►

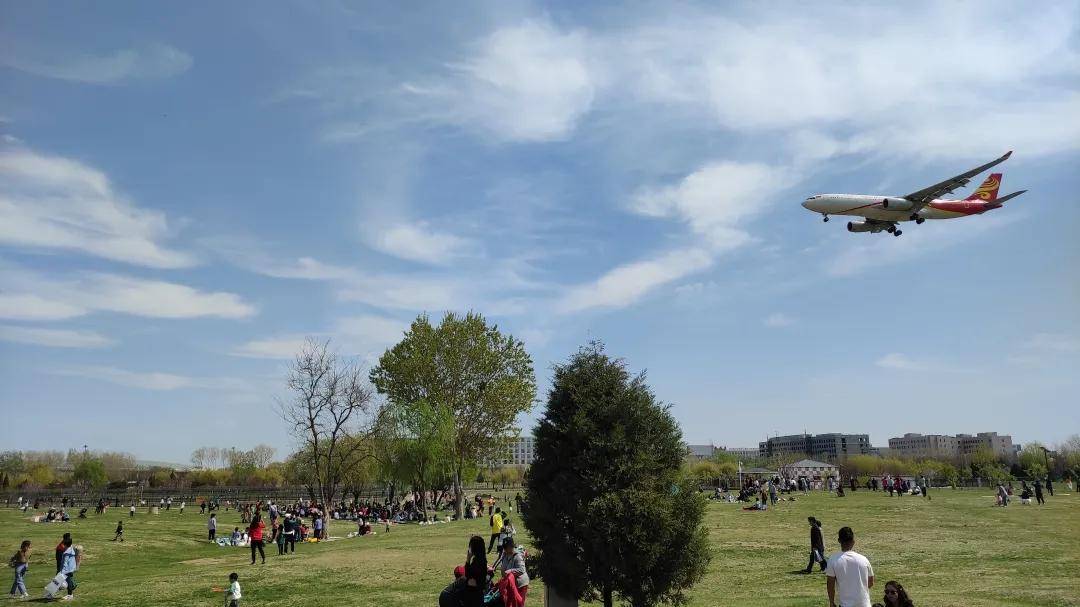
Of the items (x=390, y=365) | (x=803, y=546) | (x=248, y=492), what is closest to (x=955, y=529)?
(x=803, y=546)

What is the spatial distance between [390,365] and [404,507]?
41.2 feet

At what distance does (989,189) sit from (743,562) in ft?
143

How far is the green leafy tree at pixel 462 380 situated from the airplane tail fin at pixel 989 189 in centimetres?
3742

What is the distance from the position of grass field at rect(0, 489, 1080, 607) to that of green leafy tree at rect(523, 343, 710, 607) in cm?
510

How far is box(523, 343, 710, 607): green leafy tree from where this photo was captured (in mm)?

◄
►

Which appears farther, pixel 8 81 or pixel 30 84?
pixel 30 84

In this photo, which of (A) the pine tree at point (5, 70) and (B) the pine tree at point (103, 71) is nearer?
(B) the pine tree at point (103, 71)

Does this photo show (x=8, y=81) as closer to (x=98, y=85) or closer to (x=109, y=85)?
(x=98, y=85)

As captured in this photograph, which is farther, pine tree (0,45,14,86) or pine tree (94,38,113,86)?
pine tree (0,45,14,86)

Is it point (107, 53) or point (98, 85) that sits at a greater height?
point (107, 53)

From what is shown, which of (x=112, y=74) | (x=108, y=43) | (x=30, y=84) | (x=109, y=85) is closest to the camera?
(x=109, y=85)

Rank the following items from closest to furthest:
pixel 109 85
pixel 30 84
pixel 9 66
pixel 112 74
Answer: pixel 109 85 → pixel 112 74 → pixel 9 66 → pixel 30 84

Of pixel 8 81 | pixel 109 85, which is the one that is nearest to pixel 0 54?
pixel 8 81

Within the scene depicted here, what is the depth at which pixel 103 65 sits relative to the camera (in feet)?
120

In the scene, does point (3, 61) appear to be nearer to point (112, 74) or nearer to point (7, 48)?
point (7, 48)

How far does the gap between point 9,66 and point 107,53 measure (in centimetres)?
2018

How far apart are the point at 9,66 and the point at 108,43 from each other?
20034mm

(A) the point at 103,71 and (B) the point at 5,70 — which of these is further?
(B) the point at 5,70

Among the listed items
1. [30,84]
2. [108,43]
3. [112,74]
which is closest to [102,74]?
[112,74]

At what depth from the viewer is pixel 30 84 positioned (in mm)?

◄

Rewrite the stretch from the line containing "What is the distance" through the line containing "How far is box(523, 343, 710, 607): green", putting "lawn" in place of "grass field" and changing nothing else.

What is the distance from the position of lawn at rect(0, 489, 1080, 607) to that of green leafy tree at rect(523, 343, 710, 607) in cm?
510

How far is box(523, 343, 710, 607): green leafy tree from where this photo was captured (in mm)?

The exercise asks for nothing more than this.